# Görev
Aşağıdaki duruşma haberine göre şu cümlelerin her biri için evet ya da hayır deyin ve kararı belirleyen sözleri haberden olduğu gibi alıntılayın:
1. Tutuklu sanıklar adliyeye cezaevi nakil araçlarıyla getirildi.
2. Duruşmaya katılanlar yalnızca tek bir noktada arandı.
3. Baba Arif Güran duruşmada "tanık" sıfatıyla yer aldı.

8. Ağır Ceza Mahkemesi’nde görülen davanın ikinci duruşması için tutuklu sanıklar Diyarbakır Ceza İnfaz Kurumları Kampüsü’nden cezaevi nakil araçlarıyla geniş güvenlik önlemi alınarak Diyarbakır Adliyesi’ne getirildi.
Diyarbakır Adliyesi önüne de güvenlik önlemleri kapsamında polis bariyerleri yerleştirildi. Duruşmaya katılanlar, adliye önü ve içerisinde 2 ayrı noktada yapılan aramadan sonra duruşma salonuna alındı.
Duruşmada, tutuklu sanıklar anne Yüksel, ağabey Enes ve amca Salim Güran ile Narin’in cansız bedenini Eğertutmaz Deresi’ne sakladığını itiraf eden Nevzat Bahtiyar ve avukatları hazır bulundu.
Baba Arif Güran, “müşteki”, 1’i tutuklu 3 kişi “tanık”, Aile ve Sosyal Hizmetler Bakanlığı ve Diyarbakır Barosu avukatları da “müşteki kurum” sıfatıyla duruşma salonunda yerini aldı.

# Verilen malzeme
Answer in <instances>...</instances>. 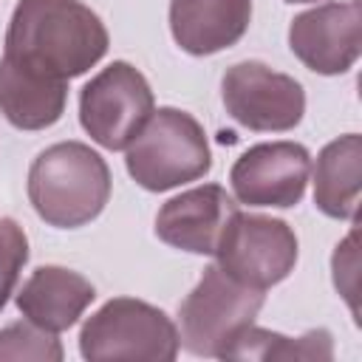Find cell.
Returning a JSON list of instances; mask_svg holds the SVG:
<instances>
[{"mask_svg": "<svg viewBox=\"0 0 362 362\" xmlns=\"http://www.w3.org/2000/svg\"><path fill=\"white\" fill-rule=\"evenodd\" d=\"M110 37L96 11L79 0H17L3 54L57 79L90 71Z\"/></svg>", "mask_w": 362, "mask_h": 362, "instance_id": "cell-1", "label": "cell"}, {"mask_svg": "<svg viewBox=\"0 0 362 362\" xmlns=\"http://www.w3.org/2000/svg\"><path fill=\"white\" fill-rule=\"evenodd\" d=\"M110 167L82 141H57L28 167V201L57 229H76L102 215L110 201Z\"/></svg>", "mask_w": 362, "mask_h": 362, "instance_id": "cell-2", "label": "cell"}, {"mask_svg": "<svg viewBox=\"0 0 362 362\" xmlns=\"http://www.w3.org/2000/svg\"><path fill=\"white\" fill-rule=\"evenodd\" d=\"M124 150L130 178L147 192H167L212 170V153L201 122L178 107L153 110Z\"/></svg>", "mask_w": 362, "mask_h": 362, "instance_id": "cell-3", "label": "cell"}, {"mask_svg": "<svg viewBox=\"0 0 362 362\" xmlns=\"http://www.w3.org/2000/svg\"><path fill=\"white\" fill-rule=\"evenodd\" d=\"M263 300L260 288L229 277L218 263L206 266L178 305V345L195 356H223L235 337L255 322Z\"/></svg>", "mask_w": 362, "mask_h": 362, "instance_id": "cell-4", "label": "cell"}, {"mask_svg": "<svg viewBox=\"0 0 362 362\" xmlns=\"http://www.w3.org/2000/svg\"><path fill=\"white\" fill-rule=\"evenodd\" d=\"M178 328L158 308L136 297H113L93 311L79 331V354L90 362L147 359L173 362L178 356Z\"/></svg>", "mask_w": 362, "mask_h": 362, "instance_id": "cell-5", "label": "cell"}, {"mask_svg": "<svg viewBox=\"0 0 362 362\" xmlns=\"http://www.w3.org/2000/svg\"><path fill=\"white\" fill-rule=\"evenodd\" d=\"M153 110L150 82L124 59L102 68L79 93V124L105 150H124Z\"/></svg>", "mask_w": 362, "mask_h": 362, "instance_id": "cell-6", "label": "cell"}, {"mask_svg": "<svg viewBox=\"0 0 362 362\" xmlns=\"http://www.w3.org/2000/svg\"><path fill=\"white\" fill-rule=\"evenodd\" d=\"M215 257L229 277L266 291L294 272L297 235L280 218L238 209L221 232Z\"/></svg>", "mask_w": 362, "mask_h": 362, "instance_id": "cell-7", "label": "cell"}, {"mask_svg": "<svg viewBox=\"0 0 362 362\" xmlns=\"http://www.w3.org/2000/svg\"><path fill=\"white\" fill-rule=\"evenodd\" d=\"M221 99L238 124L257 133L294 130L305 113L303 85L260 59H243L226 68L221 79Z\"/></svg>", "mask_w": 362, "mask_h": 362, "instance_id": "cell-8", "label": "cell"}, {"mask_svg": "<svg viewBox=\"0 0 362 362\" xmlns=\"http://www.w3.org/2000/svg\"><path fill=\"white\" fill-rule=\"evenodd\" d=\"M311 175V153L300 141H260L249 147L229 170L238 204L246 206H297Z\"/></svg>", "mask_w": 362, "mask_h": 362, "instance_id": "cell-9", "label": "cell"}, {"mask_svg": "<svg viewBox=\"0 0 362 362\" xmlns=\"http://www.w3.org/2000/svg\"><path fill=\"white\" fill-rule=\"evenodd\" d=\"M288 48L314 74L337 76L351 71L362 54L359 3L328 0L297 14L288 25Z\"/></svg>", "mask_w": 362, "mask_h": 362, "instance_id": "cell-10", "label": "cell"}, {"mask_svg": "<svg viewBox=\"0 0 362 362\" xmlns=\"http://www.w3.org/2000/svg\"><path fill=\"white\" fill-rule=\"evenodd\" d=\"M235 212L238 201L221 184H201L161 204L156 212V238L181 252L215 255L221 232Z\"/></svg>", "mask_w": 362, "mask_h": 362, "instance_id": "cell-11", "label": "cell"}, {"mask_svg": "<svg viewBox=\"0 0 362 362\" xmlns=\"http://www.w3.org/2000/svg\"><path fill=\"white\" fill-rule=\"evenodd\" d=\"M252 23V0H170V31L181 51L209 57L232 48Z\"/></svg>", "mask_w": 362, "mask_h": 362, "instance_id": "cell-12", "label": "cell"}, {"mask_svg": "<svg viewBox=\"0 0 362 362\" xmlns=\"http://www.w3.org/2000/svg\"><path fill=\"white\" fill-rule=\"evenodd\" d=\"M93 300V283L65 266H37L14 294L20 314L54 334L68 331Z\"/></svg>", "mask_w": 362, "mask_h": 362, "instance_id": "cell-13", "label": "cell"}, {"mask_svg": "<svg viewBox=\"0 0 362 362\" xmlns=\"http://www.w3.org/2000/svg\"><path fill=\"white\" fill-rule=\"evenodd\" d=\"M68 82L0 57V113L17 130H45L65 113Z\"/></svg>", "mask_w": 362, "mask_h": 362, "instance_id": "cell-14", "label": "cell"}, {"mask_svg": "<svg viewBox=\"0 0 362 362\" xmlns=\"http://www.w3.org/2000/svg\"><path fill=\"white\" fill-rule=\"evenodd\" d=\"M362 187V139L345 133L317 153L314 206L337 221H356Z\"/></svg>", "mask_w": 362, "mask_h": 362, "instance_id": "cell-15", "label": "cell"}, {"mask_svg": "<svg viewBox=\"0 0 362 362\" xmlns=\"http://www.w3.org/2000/svg\"><path fill=\"white\" fill-rule=\"evenodd\" d=\"M221 359H334V339L328 328H314L291 339L286 334L257 328L252 322L235 337V342L223 351Z\"/></svg>", "mask_w": 362, "mask_h": 362, "instance_id": "cell-16", "label": "cell"}, {"mask_svg": "<svg viewBox=\"0 0 362 362\" xmlns=\"http://www.w3.org/2000/svg\"><path fill=\"white\" fill-rule=\"evenodd\" d=\"M65 356L62 342L54 331L40 328L31 320L8 322L0 328V362L8 359H34V362H59Z\"/></svg>", "mask_w": 362, "mask_h": 362, "instance_id": "cell-17", "label": "cell"}, {"mask_svg": "<svg viewBox=\"0 0 362 362\" xmlns=\"http://www.w3.org/2000/svg\"><path fill=\"white\" fill-rule=\"evenodd\" d=\"M28 263V238L14 218H0V311L6 308L23 266Z\"/></svg>", "mask_w": 362, "mask_h": 362, "instance_id": "cell-18", "label": "cell"}, {"mask_svg": "<svg viewBox=\"0 0 362 362\" xmlns=\"http://www.w3.org/2000/svg\"><path fill=\"white\" fill-rule=\"evenodd\" d=\"M356 226L348 232V238L342 243H337L334 257H331V269H334V286L337 291L348 300L354 320H359V305H356V269H359V249H356Z\"/></svg>", "mask_w": 362, "mask_h": 362, "instance_id": "cell-19", "label": "cell"}, {"mask_svg": "<svg viewBox=\"0 0 362 362\" xmlns=\"http://www.w3.org/2000/svg\"><path fill=\"white\" fill-rule=\"evenodd\" d=\"M286 3H314V0H286Z\"/></svg>", "mask_w": 362, "mask_h": 362, "instance_id": "cell-20", "label": "cell"}]
</instances>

# Doğru yanıt
1. Evet: "cezaevi nakil araçlarıyla geniş güvenlik önlemi alınarak Diyarbakır Adliyesi’ne getirildi"
2. Hayır: "adliye önü ve içerisinde 2 ayrı noktada yapılan aramadan sonra duruşma salonuna alındı"
3. Hayır: "Baba Arif Güran, “müşteki”"